Peonies. For beauty and usefulness Peonies rank with Phloxes. Large plants will frequently bear twenty great blossoms. By raising both early and late varieties, their period of bloom can be continued for a month. The old, dark crimson variety is the first to bloom; the old-fashioned double pink and double white are beautiful enough to satisfy any one, but the new varieties give immense choice as to colour and form.

The Japanese Tree Peonies do not die to the ground every year, like the herbaceous kinds, but form woody branches and grow like a small shrub. The blossoms of these Tree Peonies are truly wonderful; the only care needed is a little fertilizer in the autumn and a slight winter covering.

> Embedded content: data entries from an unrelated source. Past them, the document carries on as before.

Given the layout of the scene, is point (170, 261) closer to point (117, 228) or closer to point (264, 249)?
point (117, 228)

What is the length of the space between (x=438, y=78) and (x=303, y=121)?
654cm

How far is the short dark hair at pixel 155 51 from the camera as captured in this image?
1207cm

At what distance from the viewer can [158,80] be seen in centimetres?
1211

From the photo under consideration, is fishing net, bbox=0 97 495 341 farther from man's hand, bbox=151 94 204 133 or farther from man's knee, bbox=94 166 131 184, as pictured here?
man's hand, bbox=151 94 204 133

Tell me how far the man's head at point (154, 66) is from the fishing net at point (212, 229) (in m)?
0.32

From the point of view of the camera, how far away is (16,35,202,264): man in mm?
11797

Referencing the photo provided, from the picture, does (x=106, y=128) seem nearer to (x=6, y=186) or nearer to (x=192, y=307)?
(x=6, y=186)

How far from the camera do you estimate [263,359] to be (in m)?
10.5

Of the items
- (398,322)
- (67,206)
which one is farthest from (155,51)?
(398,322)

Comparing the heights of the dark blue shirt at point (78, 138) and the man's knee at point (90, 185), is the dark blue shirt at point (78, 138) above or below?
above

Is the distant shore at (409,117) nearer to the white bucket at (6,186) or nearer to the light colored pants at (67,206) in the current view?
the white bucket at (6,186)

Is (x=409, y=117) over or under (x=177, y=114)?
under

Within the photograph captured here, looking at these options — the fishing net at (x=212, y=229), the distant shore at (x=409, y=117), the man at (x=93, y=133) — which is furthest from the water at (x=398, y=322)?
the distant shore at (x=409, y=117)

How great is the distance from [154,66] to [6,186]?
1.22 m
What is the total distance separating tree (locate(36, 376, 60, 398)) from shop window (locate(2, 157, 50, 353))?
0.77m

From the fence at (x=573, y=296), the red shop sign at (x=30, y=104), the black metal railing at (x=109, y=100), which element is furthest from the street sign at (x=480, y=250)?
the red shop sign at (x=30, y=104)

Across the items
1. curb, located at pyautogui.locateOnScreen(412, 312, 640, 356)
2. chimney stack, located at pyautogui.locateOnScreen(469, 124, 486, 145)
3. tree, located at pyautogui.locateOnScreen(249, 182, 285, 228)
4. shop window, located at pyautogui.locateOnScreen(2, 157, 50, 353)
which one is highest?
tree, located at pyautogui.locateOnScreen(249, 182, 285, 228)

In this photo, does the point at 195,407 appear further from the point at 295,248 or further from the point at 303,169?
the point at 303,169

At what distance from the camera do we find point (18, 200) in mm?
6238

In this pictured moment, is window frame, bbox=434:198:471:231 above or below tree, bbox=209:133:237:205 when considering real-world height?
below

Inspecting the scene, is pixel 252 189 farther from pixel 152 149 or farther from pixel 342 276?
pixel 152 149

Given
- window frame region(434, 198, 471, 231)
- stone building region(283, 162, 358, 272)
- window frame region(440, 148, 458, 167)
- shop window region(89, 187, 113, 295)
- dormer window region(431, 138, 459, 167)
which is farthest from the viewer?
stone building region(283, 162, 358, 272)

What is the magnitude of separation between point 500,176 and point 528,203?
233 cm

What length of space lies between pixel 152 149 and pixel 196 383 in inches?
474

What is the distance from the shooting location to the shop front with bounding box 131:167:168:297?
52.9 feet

They are best grown in front of the shrubbery. They blossom before the herbaceous varieties. The herbaceous Peonies can be grown in large beds by themselves, in borders with other plants, or as single specimens in the grass or among the shrubs.

Peonies start so early in the spring that they should be manured in the fall, or there is danger of breaking the tender shoots.

Bed of Peonies on edge of lawn
June sixth

Phlox. There is no flower in the garden more beautiful, more easily cultivated, or giving so much bloom as the Phlox. I could certainly never have a garden without it. In mine there must be a couple of thousand. I have a great mass, of probably two hundred herbaceous Phloxes, growing together in one corner of my garden, the very tall varieties over four feet high. About the fifteenth of July, every year, this corner is a superb sight. Most of these plants are over fifteen years old. They have been kept fine by heaviest top-dressing every year, and by lifting all the plants every three years and digging in quantities of manure, and also by separating each plant into three, by cutting the roots with a spade, or pulling apart with the fingers.